**Work to complete**
Each entry must be given again exactly as it appears, with images excluded.

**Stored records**
--------------------------------------------------

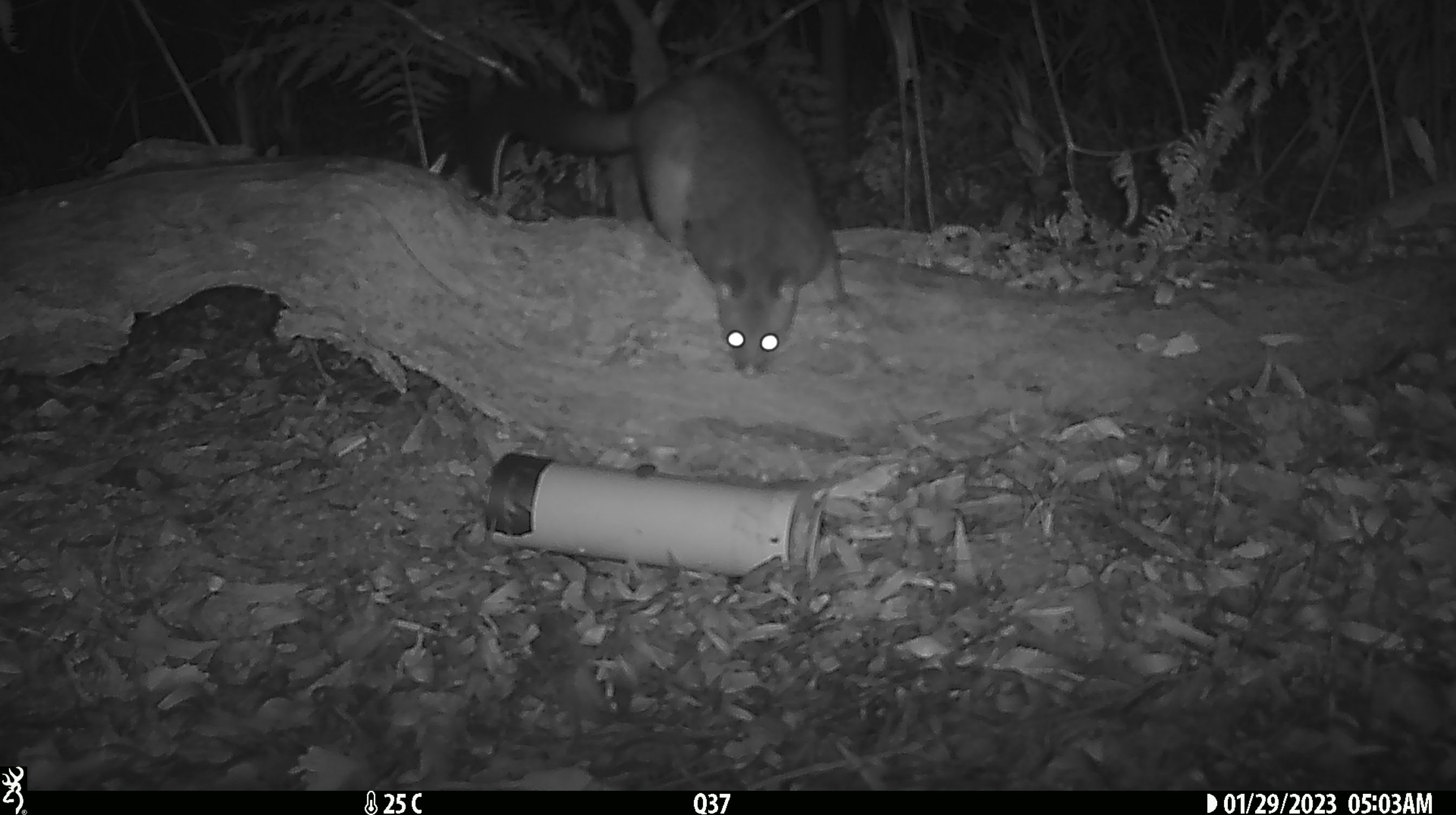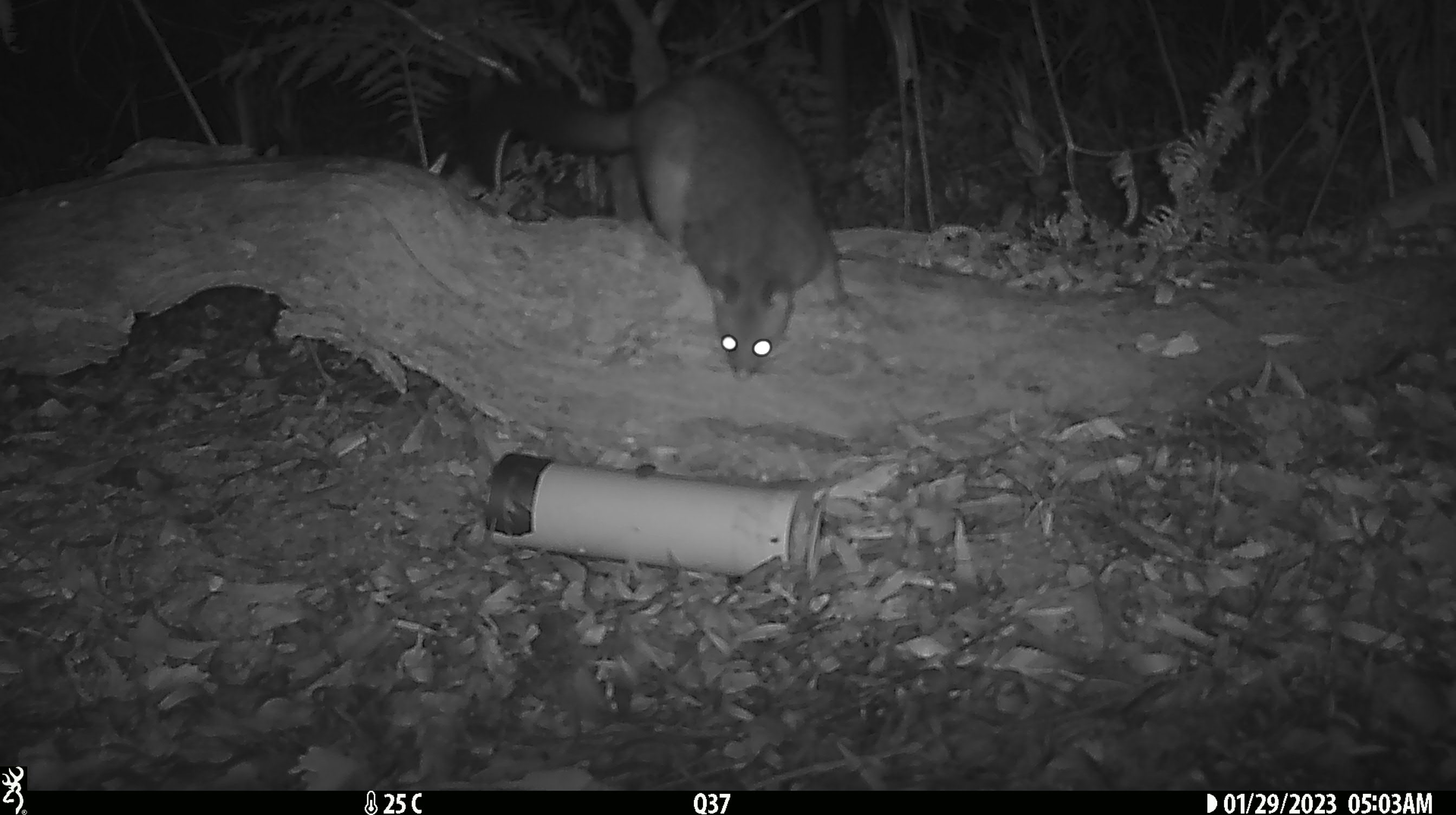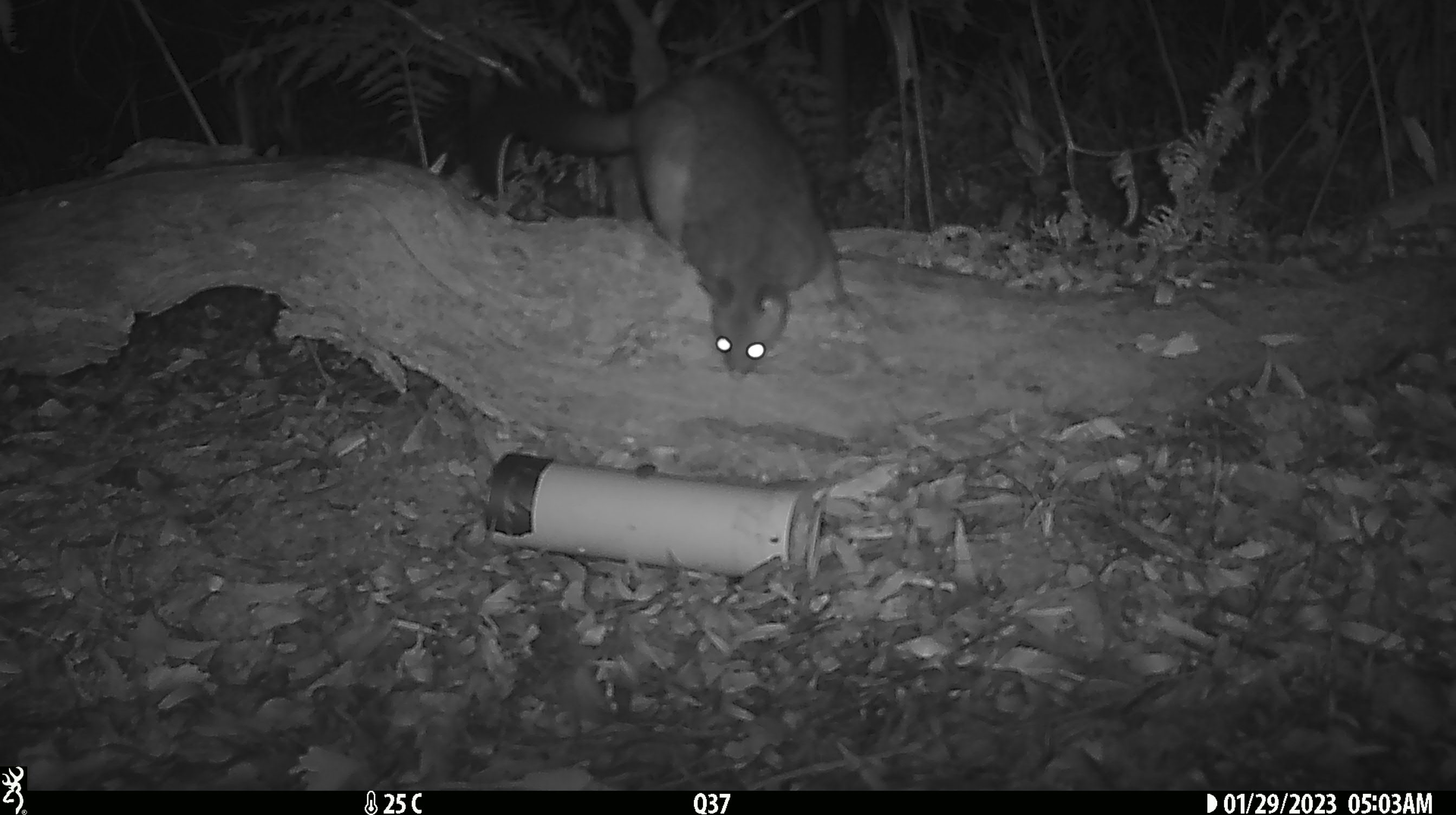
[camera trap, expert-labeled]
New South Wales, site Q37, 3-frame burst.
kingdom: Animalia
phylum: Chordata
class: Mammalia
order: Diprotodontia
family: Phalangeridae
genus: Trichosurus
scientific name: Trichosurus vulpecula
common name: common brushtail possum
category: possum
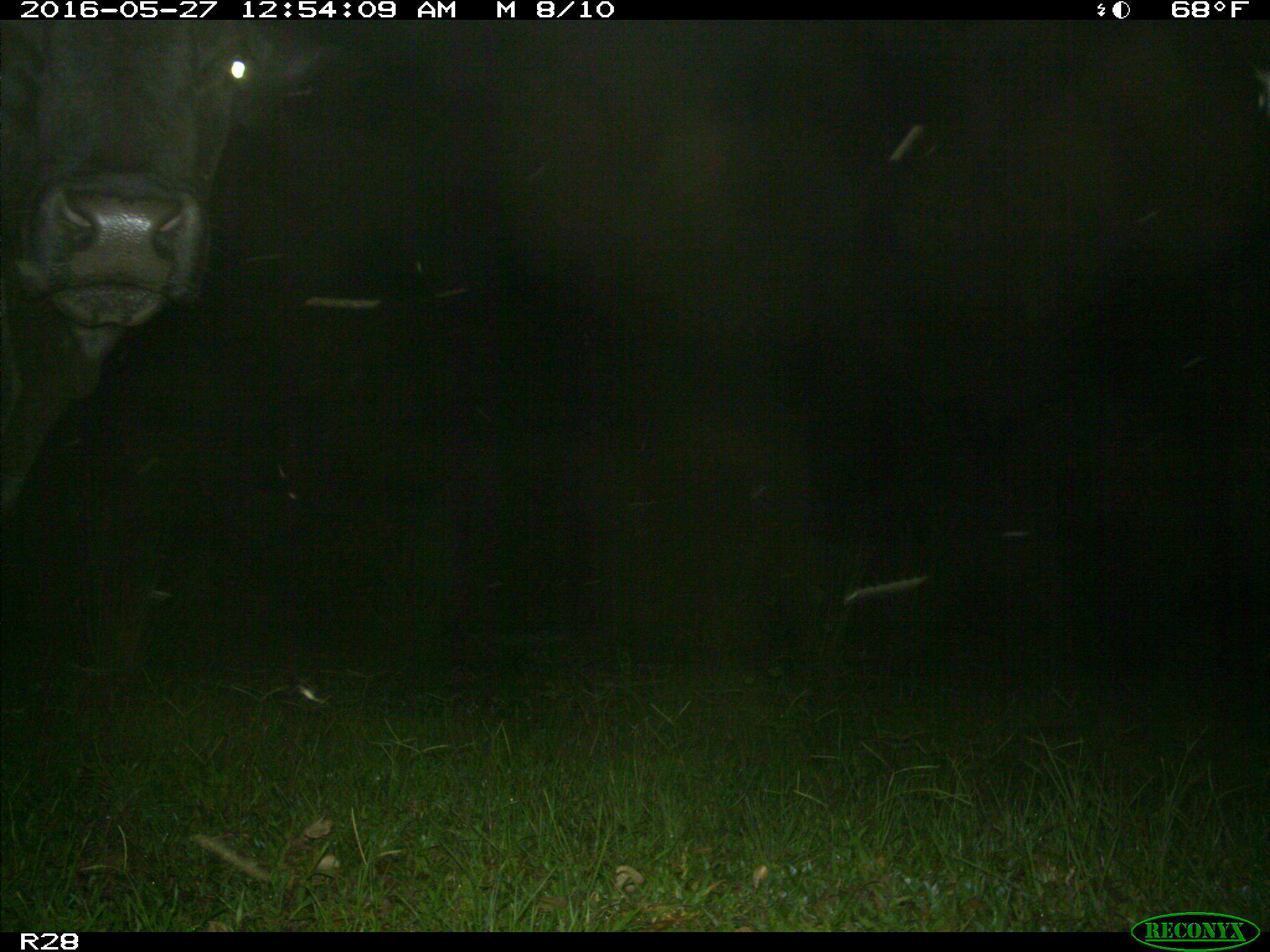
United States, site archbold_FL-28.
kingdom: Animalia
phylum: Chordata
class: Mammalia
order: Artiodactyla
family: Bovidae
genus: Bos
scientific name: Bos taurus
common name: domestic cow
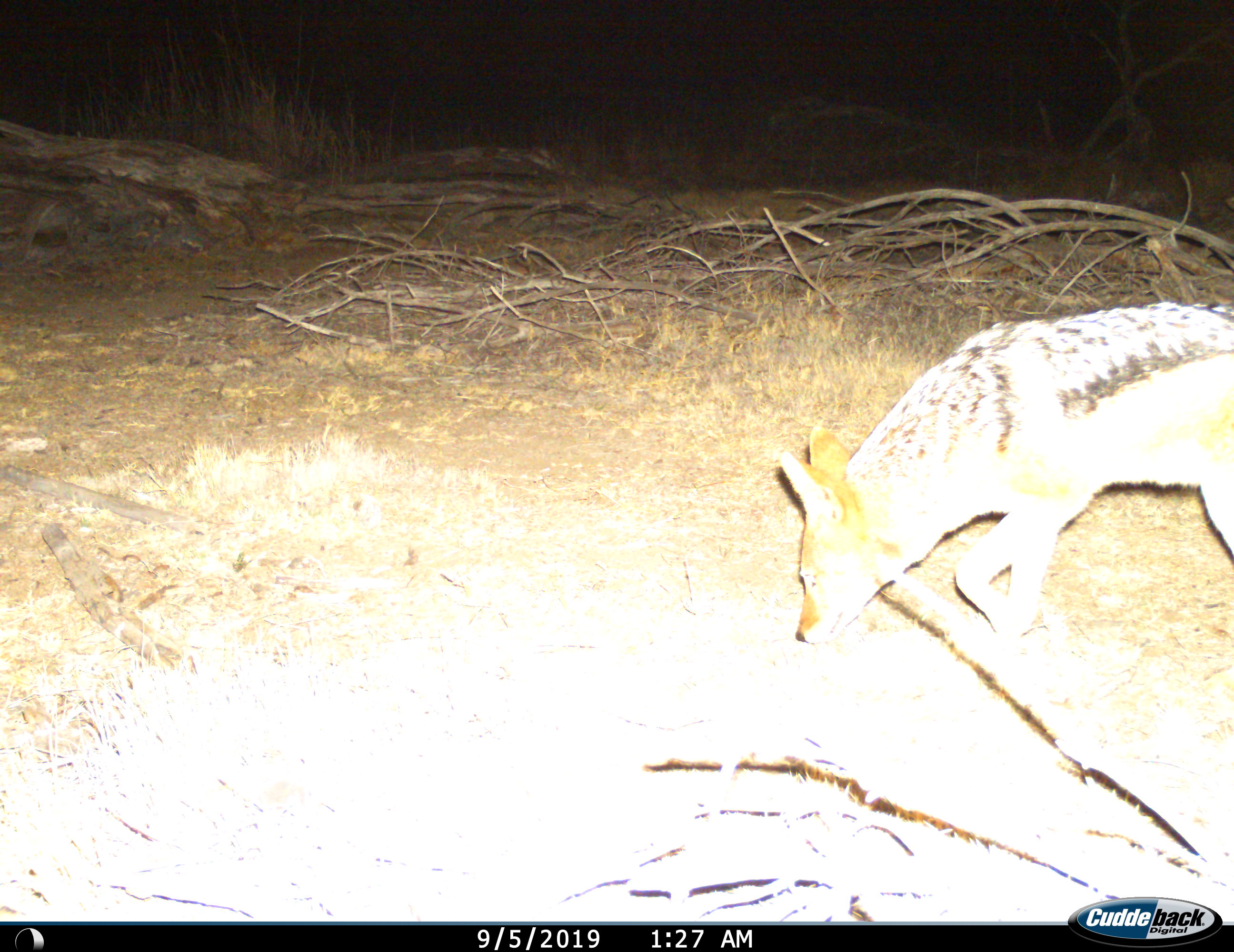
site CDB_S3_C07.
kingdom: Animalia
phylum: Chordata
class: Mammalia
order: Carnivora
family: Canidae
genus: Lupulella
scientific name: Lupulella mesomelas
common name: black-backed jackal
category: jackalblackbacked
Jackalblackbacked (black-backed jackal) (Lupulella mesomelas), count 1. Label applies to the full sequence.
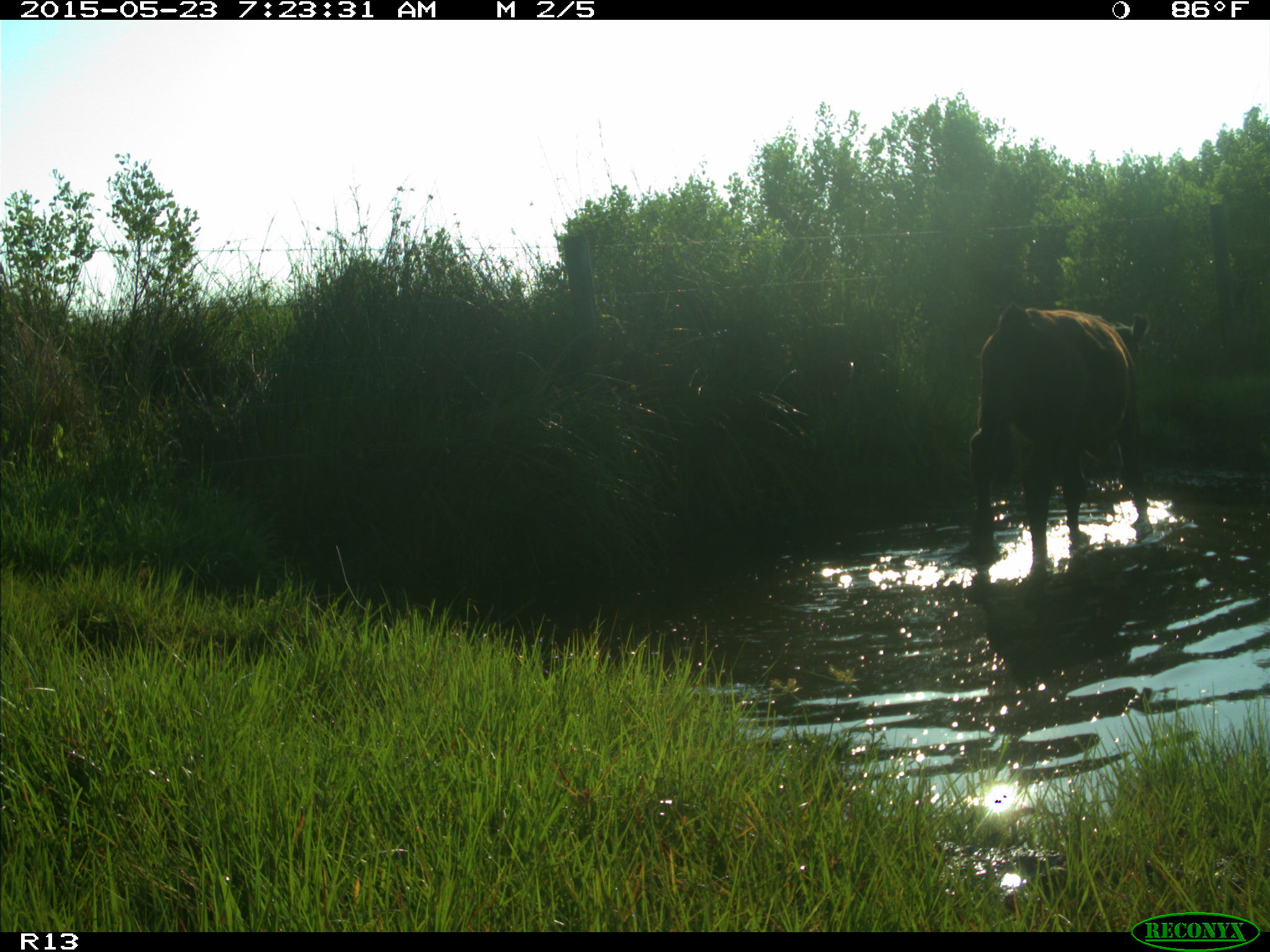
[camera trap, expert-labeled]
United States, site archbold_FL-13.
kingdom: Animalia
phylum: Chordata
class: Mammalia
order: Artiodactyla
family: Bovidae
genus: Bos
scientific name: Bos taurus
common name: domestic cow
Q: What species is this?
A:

--------------------------------------------------

**Result for this exercise**
[camera trap, expert-labeled]
New South Wales, site Q37, 3-frame burst.
kingdom: Animalia
phylum: Chordata
class: Mammalia
order: Diprotodontia
family: Phalangeridae
genus: Trichosurus
scientific name: Trichosurus vulpecula
common name: common brushtail possum
category: possum
United States, site archbold_FL-28.
kingdom: Animalia
phylum: Chordata
class: Mammalia
order: Artiodactyla
family: Bovidae
genus: Bos
scientific name: Bos taurus
common name: domestic cow
site CDB_S3_C07.
kingdom: Animalia
phylum: Chordata
class: Mammalia
order: Carnivora
family: Canidae
genus: Lupulella
scientific name: Lupulella mesomelas
common name: black-backed jackal
category: jackalblackbacked
Jackalblackbacked (black-backed jackal) (Lupulella mesomelas), count 1. Label applies to the full sequence.
[camera trap, expert-labeled]
United States, site archbold_FL-13.
kingdom: Animalia
phylum: Chordata
class: Mammalia
order: Artiodactyla
family: Bovidae
genus: Bos
scientific name: Bos taurus
common name: domestic cow
Q: What species is this?
A:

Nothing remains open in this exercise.